It's 10.30 pm on Monday 16 February and I have just been watching the Dispatches programme on Channel 4 in which Digby Jones investigated the growing problem of unemployment. Standing now at 1.97 million, the numbers out of work is likely to exceed 3 million this year. The method of counting the unemployed has been changed so much in the past that there is little room left for government massaging the figures downwards yet again. It is a depressing picture. Not just the obvious despair of those who had lost their jobs and who were being offered little prospect of any other job. One government minister, at least, thinks that we have already the worst financial conditions for a century. On the Dispatches programme of course, the small number of individuals that the programme focused on to present their picture could be unrepresentative of the overall situation. But I suspect that they were reasonably typical. The things that stood out were :
[a] The pitiful allowances paid to the unemployed - the Job Seekers
[b] The inability of the Job Centres to even cope with the numbers and fill in the forms, let alone actually find jobs.

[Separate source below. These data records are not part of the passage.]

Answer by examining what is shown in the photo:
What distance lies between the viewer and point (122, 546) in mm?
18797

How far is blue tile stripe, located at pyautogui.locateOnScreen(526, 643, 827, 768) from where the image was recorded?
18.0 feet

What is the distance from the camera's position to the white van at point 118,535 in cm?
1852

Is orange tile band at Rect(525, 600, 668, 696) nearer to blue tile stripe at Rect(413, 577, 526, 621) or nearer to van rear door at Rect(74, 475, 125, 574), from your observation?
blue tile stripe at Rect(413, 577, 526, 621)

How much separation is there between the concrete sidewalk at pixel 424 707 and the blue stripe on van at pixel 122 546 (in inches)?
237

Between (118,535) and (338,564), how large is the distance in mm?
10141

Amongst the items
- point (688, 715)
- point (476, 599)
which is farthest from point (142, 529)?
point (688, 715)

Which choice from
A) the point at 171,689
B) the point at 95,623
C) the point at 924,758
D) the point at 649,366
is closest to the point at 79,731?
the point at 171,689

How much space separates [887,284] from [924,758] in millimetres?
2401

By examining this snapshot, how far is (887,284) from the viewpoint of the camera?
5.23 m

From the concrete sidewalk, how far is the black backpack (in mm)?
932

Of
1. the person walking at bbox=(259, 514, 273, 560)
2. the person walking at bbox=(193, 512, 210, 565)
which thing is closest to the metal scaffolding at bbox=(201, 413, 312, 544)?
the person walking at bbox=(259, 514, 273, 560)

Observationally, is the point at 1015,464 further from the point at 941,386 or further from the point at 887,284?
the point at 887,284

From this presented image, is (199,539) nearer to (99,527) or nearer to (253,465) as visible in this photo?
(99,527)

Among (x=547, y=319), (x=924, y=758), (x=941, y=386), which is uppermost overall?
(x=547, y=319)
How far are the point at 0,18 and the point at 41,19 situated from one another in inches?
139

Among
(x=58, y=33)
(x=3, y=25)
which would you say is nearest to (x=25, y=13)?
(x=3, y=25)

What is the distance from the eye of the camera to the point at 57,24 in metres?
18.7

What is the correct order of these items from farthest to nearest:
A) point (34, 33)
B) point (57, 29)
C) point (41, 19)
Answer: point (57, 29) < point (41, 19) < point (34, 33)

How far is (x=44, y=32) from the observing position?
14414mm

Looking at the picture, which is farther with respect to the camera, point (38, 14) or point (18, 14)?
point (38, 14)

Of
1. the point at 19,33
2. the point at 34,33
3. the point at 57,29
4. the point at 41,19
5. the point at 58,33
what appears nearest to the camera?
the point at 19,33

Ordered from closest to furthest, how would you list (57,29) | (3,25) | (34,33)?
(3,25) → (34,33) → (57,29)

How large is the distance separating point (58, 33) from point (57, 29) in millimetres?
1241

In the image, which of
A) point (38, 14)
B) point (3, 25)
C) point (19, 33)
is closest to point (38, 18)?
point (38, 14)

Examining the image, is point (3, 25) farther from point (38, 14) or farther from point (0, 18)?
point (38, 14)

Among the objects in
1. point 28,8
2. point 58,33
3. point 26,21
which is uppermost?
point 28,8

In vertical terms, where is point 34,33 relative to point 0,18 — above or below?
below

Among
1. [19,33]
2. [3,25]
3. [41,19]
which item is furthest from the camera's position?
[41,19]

[c] The modest levels of pay that all but one of the individuals enjoyed when in work - no £100,000 + salaries here.
[d] The efforts that the individuals were putting into trying to find a job - any job.
[e] The yawning gap between the public statements of government ministers and the reality. How can we pour vast sums into ruinously incompetent banks but not give any help to efficient and effective companies to preserved the integrity of their workforces for the future. Why can't we come up with a support structure in which the employee takes a wage cut, the employer pays him for working fewer hours and the government tops up the pay packet so that overall the employee gets 75% pay [say] but keeps his job?
On top of all this, we have the almost total lack of any government commitment for a real future. If we survive this depression, we can no longer have uncontrolled, unregulated banks and an economy based on gambling and debt. We have to make things which the world wants to buy. That means that, somehow or other, we have to re-build the manufacturing base that has been steadily destroyed since the Old Bat [Thatcher] started the rot.
I would like to be optimistic but we need competent leaders with vision. Where are they?